# What to do:
The whole listing below, with no pictures, is to be repeated as it stands.

# Given material:
────────────────────────────────────────

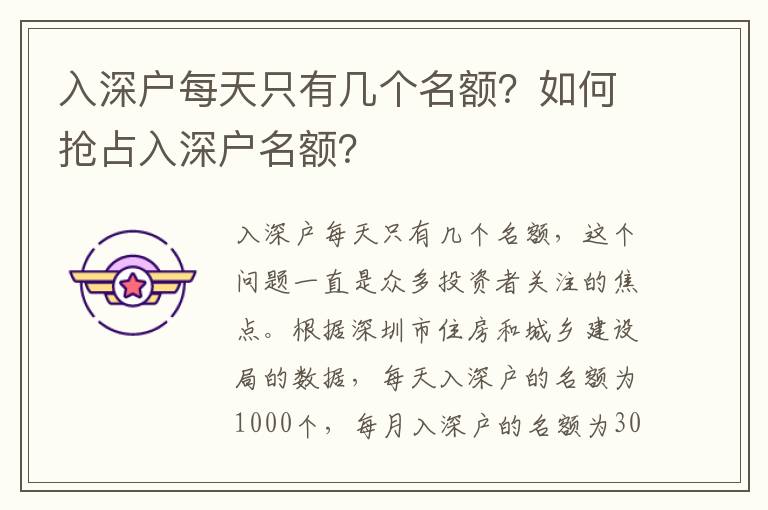 入深戶每天只有幾個名額？如何搶占入深戶名額？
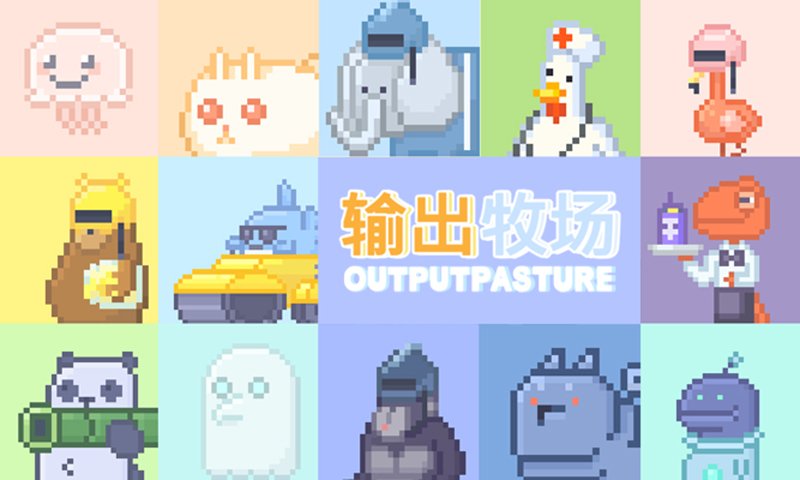输出牧场0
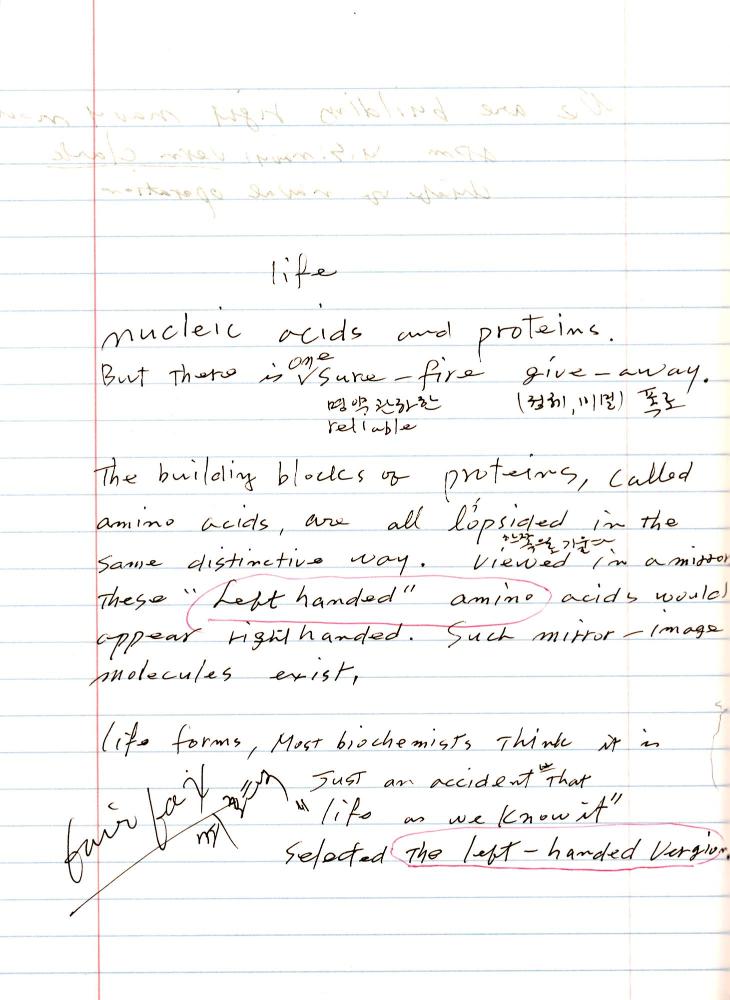 2005년 전후의 김차섭 구상노트 1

────────────────────────────────────────

# Solved problem:
 入深戶每天只有幾個名額？如何搶占入深戶名額？
输出牧场0
 2005년 전후의 김차섭 구상노트 1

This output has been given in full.